Obtaining multiple solutions

CPMpy models and solvers support the solveAll() function. It efficiently computes all solutions and optionally displays them. Alternatively, you can manually add blocking clauses as explained in the second half of this page.

When using solveAll(), a solver will use an optimized native implementation behind the scenes when that exists.

It has two special named optional arguments:

  • display=…: accepts a CPMpy expression, a list of CPMpy expressions or a callback function that will be called on every solution found (default: None)

  • solution_limit=…: stop after this many solutions (default: None)

It also accepts named argument time_limit=... and any other keyword argument is passed on to the solver just like solve() does.

It returns the number of solutions found.

solveAll() examples

In the following examples, we assume:

from cpmpy import *
x = intvar(0, 3, shape=2)
m = Model(x[0] > x[1])

Just return the number of solutions (here: 6)

n = m.solveAll()
print("Nr of solutions:", n)

With a solution limit: e.g. find up to 2 solutions

n = m.solveAll(solution_limit=2)
print("Nr of solutions:", n)

Find all solutions, and print the value of x for each solution found.

n = m.solveAll(display=x)

display Can also take lists of arbitrary CPMpy expressions:

n = m.solveAll(display=[x,sum(x)])

Perhaps most powerful is the use of callbacks, which allows for rich printing, solution storing, dynamic stopping and more. You can use any variable name from the outer scope here (it is a closure). That does mean that you have to call var.value() each time to get the value(s) of this particular solution.

Rich printing with a callback function:

def myprint():
    xval = x.value()
    print(f"x={xval}, sum(x)={sum(xval)}")
n = m.solveAll(display=myprint) # callback function without brackets

Also callback with an anonymous lambda function possible:

n = m.solveAll(display=lambda: print(f"x={x.value()} sum(x)={sum(x.value())}")

A callback is also the (only) way to go if you want to store information about all the found solutions (only recommended for small numbers of solutions).

solutions = []
def collect():
n = m.solveAll(display=collect, solution_limit=1000) # callback function without brackets
print(f"Stored {len(solutions)} solutions.")

Solution enumeration with blocking clauses

The MiniSearch[1] paper promoted a small, high-level domain-specific language for specifying the search for multiple solutions with blocking clauses.

This approach makes use of the incremental nature of the solver interfaces.
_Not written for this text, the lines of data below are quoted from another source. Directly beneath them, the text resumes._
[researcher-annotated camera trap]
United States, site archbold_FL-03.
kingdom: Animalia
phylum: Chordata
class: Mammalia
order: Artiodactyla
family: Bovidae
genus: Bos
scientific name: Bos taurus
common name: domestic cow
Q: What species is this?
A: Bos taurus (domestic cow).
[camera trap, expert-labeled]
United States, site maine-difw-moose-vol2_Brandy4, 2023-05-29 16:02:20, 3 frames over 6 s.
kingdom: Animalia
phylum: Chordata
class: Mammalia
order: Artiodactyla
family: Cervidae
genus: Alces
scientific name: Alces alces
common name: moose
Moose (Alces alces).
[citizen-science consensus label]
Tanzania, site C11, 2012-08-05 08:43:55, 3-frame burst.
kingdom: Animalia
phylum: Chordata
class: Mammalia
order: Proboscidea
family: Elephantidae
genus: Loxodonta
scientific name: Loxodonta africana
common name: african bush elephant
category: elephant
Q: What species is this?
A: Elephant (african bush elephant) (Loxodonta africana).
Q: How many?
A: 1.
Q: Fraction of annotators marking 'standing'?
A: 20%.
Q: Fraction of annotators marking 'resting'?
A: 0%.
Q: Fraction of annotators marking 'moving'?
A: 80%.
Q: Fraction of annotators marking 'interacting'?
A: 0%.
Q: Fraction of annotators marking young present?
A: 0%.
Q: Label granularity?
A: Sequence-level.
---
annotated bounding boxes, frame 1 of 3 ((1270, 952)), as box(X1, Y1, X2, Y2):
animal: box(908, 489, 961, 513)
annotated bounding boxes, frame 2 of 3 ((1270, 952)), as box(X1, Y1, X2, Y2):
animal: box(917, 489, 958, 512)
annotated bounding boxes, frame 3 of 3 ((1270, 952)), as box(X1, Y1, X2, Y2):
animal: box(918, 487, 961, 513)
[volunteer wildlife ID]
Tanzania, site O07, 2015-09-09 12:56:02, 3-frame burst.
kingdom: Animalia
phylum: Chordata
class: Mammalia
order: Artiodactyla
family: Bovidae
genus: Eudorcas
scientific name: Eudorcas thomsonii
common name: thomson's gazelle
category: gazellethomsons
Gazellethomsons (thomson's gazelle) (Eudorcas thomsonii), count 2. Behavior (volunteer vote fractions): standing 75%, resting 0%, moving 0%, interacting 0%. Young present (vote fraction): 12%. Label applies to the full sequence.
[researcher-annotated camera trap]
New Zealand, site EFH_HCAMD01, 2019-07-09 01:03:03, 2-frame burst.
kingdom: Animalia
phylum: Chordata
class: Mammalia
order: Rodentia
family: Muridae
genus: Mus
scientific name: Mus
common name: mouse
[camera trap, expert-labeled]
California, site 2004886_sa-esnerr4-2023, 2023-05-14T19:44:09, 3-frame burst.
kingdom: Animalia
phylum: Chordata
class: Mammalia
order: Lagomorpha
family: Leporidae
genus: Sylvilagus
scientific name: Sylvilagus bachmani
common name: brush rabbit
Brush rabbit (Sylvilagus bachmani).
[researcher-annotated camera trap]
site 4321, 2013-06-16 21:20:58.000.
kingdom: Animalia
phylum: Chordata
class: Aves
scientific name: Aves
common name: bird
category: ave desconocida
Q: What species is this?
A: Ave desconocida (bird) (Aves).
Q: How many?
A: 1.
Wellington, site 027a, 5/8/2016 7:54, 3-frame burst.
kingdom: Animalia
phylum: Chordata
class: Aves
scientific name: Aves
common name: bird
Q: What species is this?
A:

It is hence much more efficient (less overhead) to do this on a solver object rather then a generic model object.

Here is an example of standard solution enumeration, note that this will be much slower than solveAll().

from cpmpy import *

x = intvar(0,3, shape=2)
m = Model(x[0] > x[1])
s = SolverLookup.get("ortools", m) # faster on a solver interface directly

while s.solve():
    # block this solution from being valid
    s += ~all(x == x.value())

In case of multiple variables you should put them in one long python-native list, as such:

x = intvar(0,3, shape=2)
b = boolvar()
m = Model(b.implies(x[0] > x[1]))
s = SolverLookup.get("ortools", m) # faster on a solver interface directly

while s.solve():
    print(x.value(), b.value())
    allvars = list(x)+[b]
    # block this solution from being valid
    s += ~all(v == v.value() for v in allvars)

Mixing native callbacks with CPMpy

CPMpy passes arguments to solve() directly to the underlying solver object, so you can actually define your own native callbacks and pass them to the solve call.

The following is an example of that, which is actually how the native solveAll() for ortools is implemented. You could give it your own custom implemented callback cb too.

from cpmpy import *
from cpmpy.solvers import CPM_ortools
from cpmpy.solvers.ortools import OrtSolutionPrinter

x = intvar(0,3, shape=2)
m = Model(x[0] > x[1])

s = SolverLookup.get('ortools', m)
cb = OrtSolutionPrinter()
s.solve(enumerate_all_solutions=True, solution_callback=cb)
print("Nr of solutions:",cb.solution_count())